In the third quarter 2023 (Q3), the index of machine tool orders compiled by the Economic Studies Department and Business Culture Centre of Ucimu-Sistemi per Produrre
— the Italian machine tool manufacturers’ association — highlighted a 19.9% drop compared to the period July-September 2022. The absolute value of the index was 63.7 (base year 2015 = 100), reflecting falls in both the domestic and export markets.
In particular, export orders recorded a 1.7% decrease compared to Q3 2022, for an absolute value of the index of 96.2. On the domestic front, orders fell by 45.1% to an absolute value of 24.

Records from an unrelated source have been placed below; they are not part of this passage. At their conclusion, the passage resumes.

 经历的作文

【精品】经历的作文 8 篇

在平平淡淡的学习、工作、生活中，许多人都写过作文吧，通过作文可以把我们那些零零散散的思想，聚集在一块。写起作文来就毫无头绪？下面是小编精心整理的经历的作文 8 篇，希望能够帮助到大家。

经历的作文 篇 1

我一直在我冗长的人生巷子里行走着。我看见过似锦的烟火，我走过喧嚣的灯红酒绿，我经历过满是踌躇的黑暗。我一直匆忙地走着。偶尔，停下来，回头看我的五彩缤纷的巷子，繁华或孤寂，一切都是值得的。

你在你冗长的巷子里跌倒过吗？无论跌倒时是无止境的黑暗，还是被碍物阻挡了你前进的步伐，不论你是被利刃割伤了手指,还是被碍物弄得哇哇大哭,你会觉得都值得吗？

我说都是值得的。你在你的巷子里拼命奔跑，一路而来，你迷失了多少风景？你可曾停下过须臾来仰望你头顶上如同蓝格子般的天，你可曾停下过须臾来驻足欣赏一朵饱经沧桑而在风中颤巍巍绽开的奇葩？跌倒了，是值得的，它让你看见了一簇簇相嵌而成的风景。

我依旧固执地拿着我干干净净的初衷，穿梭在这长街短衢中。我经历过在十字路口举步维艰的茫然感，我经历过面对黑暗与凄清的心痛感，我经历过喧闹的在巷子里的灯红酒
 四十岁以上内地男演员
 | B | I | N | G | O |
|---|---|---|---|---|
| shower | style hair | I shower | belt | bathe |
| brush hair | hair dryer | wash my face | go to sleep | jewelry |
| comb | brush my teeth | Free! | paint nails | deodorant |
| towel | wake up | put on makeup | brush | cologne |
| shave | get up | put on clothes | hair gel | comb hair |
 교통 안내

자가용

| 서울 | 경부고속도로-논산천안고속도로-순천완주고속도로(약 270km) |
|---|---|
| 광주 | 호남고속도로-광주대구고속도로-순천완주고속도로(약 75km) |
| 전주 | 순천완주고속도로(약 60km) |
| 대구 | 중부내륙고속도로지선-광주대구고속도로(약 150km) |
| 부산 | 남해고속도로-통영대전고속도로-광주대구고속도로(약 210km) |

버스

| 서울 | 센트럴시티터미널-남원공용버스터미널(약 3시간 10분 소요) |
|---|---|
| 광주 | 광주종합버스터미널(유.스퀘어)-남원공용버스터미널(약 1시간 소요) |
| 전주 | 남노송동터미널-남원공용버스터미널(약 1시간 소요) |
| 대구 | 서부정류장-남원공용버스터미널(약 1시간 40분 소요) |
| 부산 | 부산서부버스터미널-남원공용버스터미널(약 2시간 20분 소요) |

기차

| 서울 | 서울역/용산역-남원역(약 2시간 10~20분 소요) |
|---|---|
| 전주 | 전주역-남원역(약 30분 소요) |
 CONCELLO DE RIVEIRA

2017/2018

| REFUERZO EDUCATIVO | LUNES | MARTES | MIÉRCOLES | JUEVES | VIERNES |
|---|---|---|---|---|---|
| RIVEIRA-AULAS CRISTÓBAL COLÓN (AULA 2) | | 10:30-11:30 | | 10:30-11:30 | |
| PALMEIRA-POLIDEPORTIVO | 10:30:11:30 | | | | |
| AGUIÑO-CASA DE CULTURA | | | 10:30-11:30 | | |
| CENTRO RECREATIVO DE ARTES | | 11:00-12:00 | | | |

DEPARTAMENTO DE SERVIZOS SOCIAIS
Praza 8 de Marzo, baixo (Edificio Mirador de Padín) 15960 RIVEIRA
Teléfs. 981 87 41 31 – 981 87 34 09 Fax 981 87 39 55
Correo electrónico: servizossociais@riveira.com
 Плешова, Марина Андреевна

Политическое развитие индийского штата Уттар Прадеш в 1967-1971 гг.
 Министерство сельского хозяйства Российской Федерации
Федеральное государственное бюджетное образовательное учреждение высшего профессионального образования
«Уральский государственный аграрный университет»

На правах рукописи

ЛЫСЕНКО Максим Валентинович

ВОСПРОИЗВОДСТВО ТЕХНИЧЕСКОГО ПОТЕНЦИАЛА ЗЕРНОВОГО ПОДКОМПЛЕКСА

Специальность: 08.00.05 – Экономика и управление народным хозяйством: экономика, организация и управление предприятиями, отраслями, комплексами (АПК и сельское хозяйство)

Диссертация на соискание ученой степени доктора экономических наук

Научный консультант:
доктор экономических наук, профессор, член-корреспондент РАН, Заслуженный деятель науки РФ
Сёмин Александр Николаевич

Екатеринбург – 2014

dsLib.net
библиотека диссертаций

Barbara Colombo, Ucimu’s president, said: “The data confirms the negative trend that we have been seeing since the beginning of the year, a trend resulting from several factors. Regarding the domestic market, the decline in new orders is not unexpected and corresponds to a general downturn in demand after the boom of the last few years.
“That said, the digital transition process that the Italian manufacturing industry is currently undergoing still needs to be completed, particularly in light of the new European directives on sustainability and ‘green’ manufacturing; and while the transformation of our industry is there for all to see, it is not evenly distributed among large, medium and small-size industries — and is certainly not completed. As this transition represents one of the main factors of competitiveness for Italy’s economic system, which has the manufacturing industry as its cornerstone, it is necessary to support it through appropriate measures.
“We are aware that there are limited economic resources and an extremely difficult context, but now — more than ever — policies for development are needed. We therefore welcome the decision to include, in the draft for the 2024 Budget Package, the re-financing of the Sabatini Law and the incentives for enterprises that return to produce in Italy, as well as tax cuts for citizens and companies.
“On the export front, order intake was essentially stationary, unlike that of orders collected on the domestic market, where the incentives available over the years have brought about strong demand fluctuations. In particular, Italian manufacturers have always had the United States as a strong market, one that currently leads the export league. Indeed, the dynamism of North American demand, which we expect to remain as it is in the coming months, has substantially counterbalanced the weakness of the Asian and European markets.”